Con profundo pesar, la Asociación de Jubilados y Pensionistas de Atlántida
comunica el fallecimiento de quien fuera su presidente fundador y una figura
fundamental en la creación y el crecimiento de la institución.
Desde la fundación de AJUPENA, el 5 de diciembre de 2008,
Juan Angel Maciel acompañó la construcción de una institución
dedicada al servicio de jubilados, pensionistas y de toda la comunidad.
En este momento de profundo dolor, compartimos íntegramente las palabras
de despedida de la presidenta de AJUPENA, Ana Cipolina.
Homenaje al Presidente Fundador de AJUPENA
Mensaje de Ana Cipolina, presidenta de AJUPENA
Hay despedidas que las palabras apenas logran contener. Hoy es una de ellas.
Con inmenso dolor, pero con un profundo sentimiento de gratitud, despedimos
a quien fue Presidente Fundador de AJUPENA, un hombre cuya vida quedó para
siempre ligada a la historia de nuestra institución.
Hace dieciocho años comenzábamos juntos un sueño que muchos consideraban
difícil de alcanzar. Con esfuerzo, compromiso, perseverancia y una enorme
vocación de servicio fuimos dando forma a lo que hoy es AJUPENA: una
institución sólida, respetada y referente en toda la región, al servicio de
jubilados, pensionistas y de toda la comunidad.
Nada de ello habría sido posible sin su visión, su capacidad de trabajo y
su permanente entrega.
Fue de esas personas que no esperaban que las cosas sucedieran: las hacían
realidad. Su ejemplo inspiró a quienes tuvimos el privilegio de compartir
este camino.
Como actual Presidenta, pero también como compañera de aquellos primeros
tiempos, siento que hoy no solo despedimos a un dirigente.
Despedimos a un amigo, a un constructor de sueños, a un hombre que dedicó
una parte importante de su vida a esta institución y que supo dejar una
huella imborrable en cada rincón de AJUPENA.
Las obras permanecen cuando quienes las iniciaron ya no están físicamente.
Y la mayor obra que nos deja es esta casa, viva y pujante, donde cada
actividad, cada encuentro y cada proyecto llevan, de una forma u otra,
algo de su esfuerzo y de su corazón.
Quiero creer que hoy inicia un nuevo camino, pero que su espíritu seguirá
acompañando a AJUPENA, cuidando desde otra dimensión aquello que ayudó a
fundar y a hacer crecer con tanto amor.
Porque quienes entregan su vida al servicio de los demás nunca desaparecen
del todo: permanecen en la memoria, en el afecto y en el legado que dejan.
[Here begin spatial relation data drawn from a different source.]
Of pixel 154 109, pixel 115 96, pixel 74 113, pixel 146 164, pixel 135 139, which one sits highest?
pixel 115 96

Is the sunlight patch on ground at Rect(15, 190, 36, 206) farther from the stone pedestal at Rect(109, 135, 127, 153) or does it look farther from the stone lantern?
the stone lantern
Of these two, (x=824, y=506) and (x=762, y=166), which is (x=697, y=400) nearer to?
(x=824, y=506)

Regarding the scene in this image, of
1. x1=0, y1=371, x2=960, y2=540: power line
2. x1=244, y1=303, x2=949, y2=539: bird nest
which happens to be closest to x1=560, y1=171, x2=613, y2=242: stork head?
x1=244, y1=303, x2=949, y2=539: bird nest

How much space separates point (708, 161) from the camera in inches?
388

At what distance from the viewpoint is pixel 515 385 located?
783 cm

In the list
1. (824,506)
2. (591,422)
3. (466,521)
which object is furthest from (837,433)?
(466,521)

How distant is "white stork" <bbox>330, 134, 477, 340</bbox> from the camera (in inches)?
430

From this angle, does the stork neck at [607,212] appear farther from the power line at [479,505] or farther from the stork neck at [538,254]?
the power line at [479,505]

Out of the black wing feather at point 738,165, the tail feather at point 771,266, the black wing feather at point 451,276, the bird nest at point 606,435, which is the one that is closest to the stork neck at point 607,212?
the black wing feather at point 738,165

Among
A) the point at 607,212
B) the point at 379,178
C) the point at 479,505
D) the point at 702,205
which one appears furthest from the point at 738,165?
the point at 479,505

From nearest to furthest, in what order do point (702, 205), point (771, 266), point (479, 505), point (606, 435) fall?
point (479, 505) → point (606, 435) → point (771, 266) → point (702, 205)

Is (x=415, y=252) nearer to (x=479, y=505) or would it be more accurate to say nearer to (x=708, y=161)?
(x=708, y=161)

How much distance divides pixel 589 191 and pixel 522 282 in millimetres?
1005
En nombre de toda la Comisión Directiva, de nuestros socios y en el mío
propio, expresamos nuestro eterno agradecimiento por su dedicación, su
generosidad y su amistad.
Prometemos honrar tu memoria de la mejor manera posible: trabajando cada
día para que AJUPENA continúe creciendo, manteniendo vivos los valores con
los que la fundaste y soñaste.
Hasta siempre, querido amigo.
Descansa en paz.
Tu obra permanecerá viva mientras exista AJUPENA, porque en cada paso que
demos habrá siempre algo de tu ejemplo, de tu compromiso y de tu corazón.